How to Get Rid of Dust and Make Your Home Shine
You’re going to need more than a few feathers on a stick.
The first step when it comes to dusting is knowing which tools you should and shouldn’t use. For instance, feather dusters are far from helpful, according to Carolyn Forte, director of the Good Housekeeping Institute Cleaning Lab: “This tool simply spreads dust from one surface to another.” Instead, you can more successfully capture dust with a soft cloth dampened with water, microfiber duster, or an electrostatic duster. Now that you have your tools, here are targeted strategies for your home’s most hard-to-reach spots.
For ceiling-to-floor cleaning, a vacuum with multiple attachments is the most efficient tool. Work from the top down to capture the most dust without making a mess.
You can tackle dingy spots using a wet cloth. Lightly spray it with water or an all-purpose cleaning solution, like Lysol All-Purpose Cleaner Trigger and run it over baseboards to whisk debris away in a flash.
To get at dust trapped in tiny nooks and intricate carvings, use a clean natural-bristle paint or makeup brush, then wipe with a microfiber cloth.
Computers, TVs, DVD players, stereos, and printers are notorious dust magnets. Always unplug the equipment before cleaning. A gentle swipe with a microfiber cloth usually does the job, while a soft, long-handled brush will collect dust from crevices. Be sure to vacuum dust from around cords and vents because, along with pet hair, it can clog machines or outlets.
Put beanbag critters, teddy bears, or fabric dolls into a large plastic bag with a cup of baking soda.

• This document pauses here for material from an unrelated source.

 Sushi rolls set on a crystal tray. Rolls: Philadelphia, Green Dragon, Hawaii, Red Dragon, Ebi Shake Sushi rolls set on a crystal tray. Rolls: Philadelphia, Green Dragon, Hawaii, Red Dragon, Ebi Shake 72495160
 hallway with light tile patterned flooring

Secure the top, then take the items outside and shake well. The baking soda and static will draw out the soil and dust. Remove items one at a time, shake off the clumps of baking soda, and vacuum the rest using a brush attachment.
Over time, crumbs, grease, and other debris accumulate behind your stove and refrigerator, providing a food source for insects and other pests. If possible, move the appliance out from the wall and unplug. Use a long-handled, slightly damp sponge mop to lift dust from the back of the appliance, then wipe floor and walls with hot soapy water.

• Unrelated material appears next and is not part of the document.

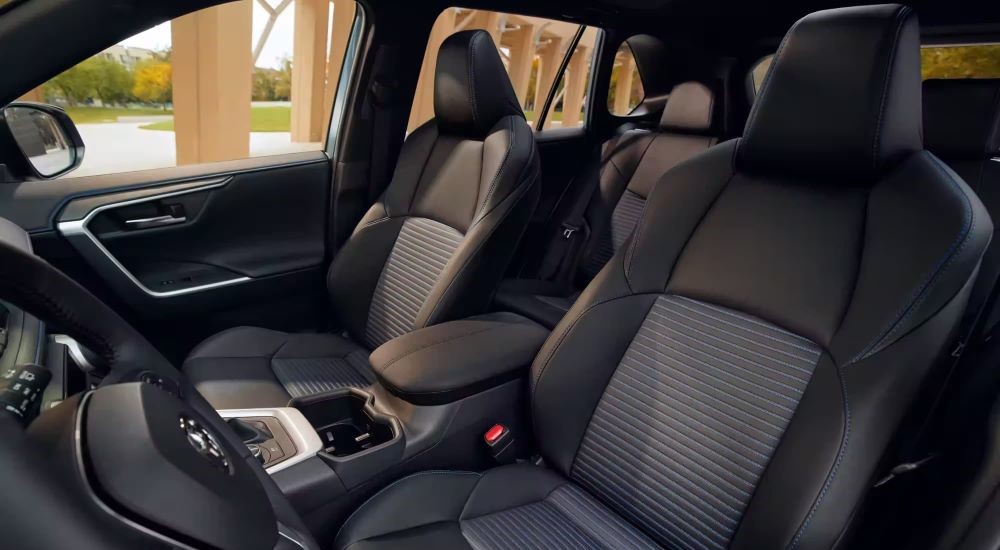The black interior of a 2023 Toyota RAV4 is shown.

Remove heavy dust from ceiling, floor, or appliance vents with a soft-brush vacuum attachment or electrostatic mop ($16, amazon.com), then dampen a microfiber cloth and wipe the surface. Rinse removable, washable air-conditioning filters well in hot soapy water and air-dry before reinstalling.
Place newspaper or a drop cloth under the ceiling fan. Turn off the power source, then get on a step stool. Use damp paper towels to wipe greasy dust from the casing and a soft-bristle brush dampened with a mild cleanser, like Dawn Ultra Dishwashing Liquid Dish Soap to loosen the dust on the blades, then rinse with a damp paper towel.